Velocity is king Pt 2
As a development shop, you need to plan to deliver value faster. 1-2 month turnaround times are the norm and are shrinking rapidly. Even Aneesh Chopra expects his teams to develop a minimum viable product in 90 days. If you can’t hack something functional together in a few nights, you should upgrade your skillset until you can. Think about that – the best new companies are looking for great hackers, who can get stuff functionally done even if it’s not the most elegant. Of course, those who can hack something elegant quickly will be the cream of the crop.

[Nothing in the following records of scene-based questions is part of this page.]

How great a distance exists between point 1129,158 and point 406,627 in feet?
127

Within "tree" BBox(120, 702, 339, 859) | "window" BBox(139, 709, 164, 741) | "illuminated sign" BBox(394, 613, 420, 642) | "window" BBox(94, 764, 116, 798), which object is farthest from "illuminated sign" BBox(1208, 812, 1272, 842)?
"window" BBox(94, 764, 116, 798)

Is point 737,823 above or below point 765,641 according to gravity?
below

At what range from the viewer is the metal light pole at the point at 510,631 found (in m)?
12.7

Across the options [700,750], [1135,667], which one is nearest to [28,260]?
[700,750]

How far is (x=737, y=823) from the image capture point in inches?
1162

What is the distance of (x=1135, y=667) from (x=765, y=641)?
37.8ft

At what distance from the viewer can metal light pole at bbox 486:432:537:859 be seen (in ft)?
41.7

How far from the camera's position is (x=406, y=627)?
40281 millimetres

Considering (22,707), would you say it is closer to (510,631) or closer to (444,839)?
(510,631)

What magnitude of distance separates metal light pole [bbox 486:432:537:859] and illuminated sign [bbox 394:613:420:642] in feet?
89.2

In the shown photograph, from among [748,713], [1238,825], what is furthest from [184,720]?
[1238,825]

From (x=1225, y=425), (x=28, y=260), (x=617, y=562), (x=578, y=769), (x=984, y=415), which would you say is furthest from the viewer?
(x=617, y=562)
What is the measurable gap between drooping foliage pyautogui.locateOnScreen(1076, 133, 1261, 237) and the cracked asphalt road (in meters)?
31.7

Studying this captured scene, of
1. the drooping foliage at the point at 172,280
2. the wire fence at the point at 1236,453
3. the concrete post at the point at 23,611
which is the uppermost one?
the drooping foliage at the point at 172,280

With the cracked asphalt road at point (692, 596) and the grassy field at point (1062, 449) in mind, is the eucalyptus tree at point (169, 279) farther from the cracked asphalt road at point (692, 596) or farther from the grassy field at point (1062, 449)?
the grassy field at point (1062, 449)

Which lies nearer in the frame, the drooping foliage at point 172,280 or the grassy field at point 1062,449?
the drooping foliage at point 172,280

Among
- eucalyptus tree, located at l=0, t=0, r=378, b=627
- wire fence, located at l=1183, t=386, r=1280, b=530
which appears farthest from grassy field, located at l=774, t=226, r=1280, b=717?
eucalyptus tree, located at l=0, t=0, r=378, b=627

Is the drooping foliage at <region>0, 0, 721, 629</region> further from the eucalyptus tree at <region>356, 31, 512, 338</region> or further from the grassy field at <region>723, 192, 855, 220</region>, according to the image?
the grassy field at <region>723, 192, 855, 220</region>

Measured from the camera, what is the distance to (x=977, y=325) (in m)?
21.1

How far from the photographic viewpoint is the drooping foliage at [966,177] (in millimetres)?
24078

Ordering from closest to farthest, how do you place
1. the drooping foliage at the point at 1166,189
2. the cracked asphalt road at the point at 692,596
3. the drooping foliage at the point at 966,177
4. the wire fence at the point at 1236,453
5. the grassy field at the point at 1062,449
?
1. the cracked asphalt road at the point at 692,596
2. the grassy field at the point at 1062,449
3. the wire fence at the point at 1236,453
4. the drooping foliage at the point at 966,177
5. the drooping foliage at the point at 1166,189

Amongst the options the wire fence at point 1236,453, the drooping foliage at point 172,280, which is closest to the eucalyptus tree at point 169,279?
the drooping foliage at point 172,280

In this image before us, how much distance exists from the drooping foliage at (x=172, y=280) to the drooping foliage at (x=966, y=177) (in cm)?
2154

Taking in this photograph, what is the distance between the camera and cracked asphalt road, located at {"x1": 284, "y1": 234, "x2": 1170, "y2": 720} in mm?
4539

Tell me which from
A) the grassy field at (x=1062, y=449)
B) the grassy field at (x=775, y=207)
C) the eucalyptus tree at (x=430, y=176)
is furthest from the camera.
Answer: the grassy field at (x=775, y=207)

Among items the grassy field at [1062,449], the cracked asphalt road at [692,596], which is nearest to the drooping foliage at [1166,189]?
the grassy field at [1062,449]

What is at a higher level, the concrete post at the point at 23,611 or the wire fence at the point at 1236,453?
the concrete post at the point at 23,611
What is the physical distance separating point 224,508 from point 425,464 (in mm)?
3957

Last decade’s stuff won’t work for the current decade
Disconnected teams are the new norm
All the companies who presented work with disconnected teams on a regular basis. Jason Fried, of 37 Signals, said that more than half of his development team is remote. Providers like oDesk and eLance are helping facilitate this transition. Startup companies are willing to have remote team members because good talent is so scarce, and because technology support for remote teams (Yammer, Google Docs, etc) is so good now. The CEO of oDesk (an online staffing company) believes remote work helps top talent succeed, by removing some of the promotion biases that come from underachievers who network well.
Chicago is big
According to JB Pritzker, Chicago had more VC funding in Q2 than any other city other than San Francisco. Obviously, most of the credit goes to Groupon for this. Even so, the excitement at TechWeek was palatable. Whether it was the attendance at TechWeek, the urgency at which VC’s were looking at Chicago, or the unabashed shamelessness of people peddling crappy ideas, the tech scene (including in Chicago) screamed high activity. Honestly, it also screams bubble – try to take advantage before the bubble pops.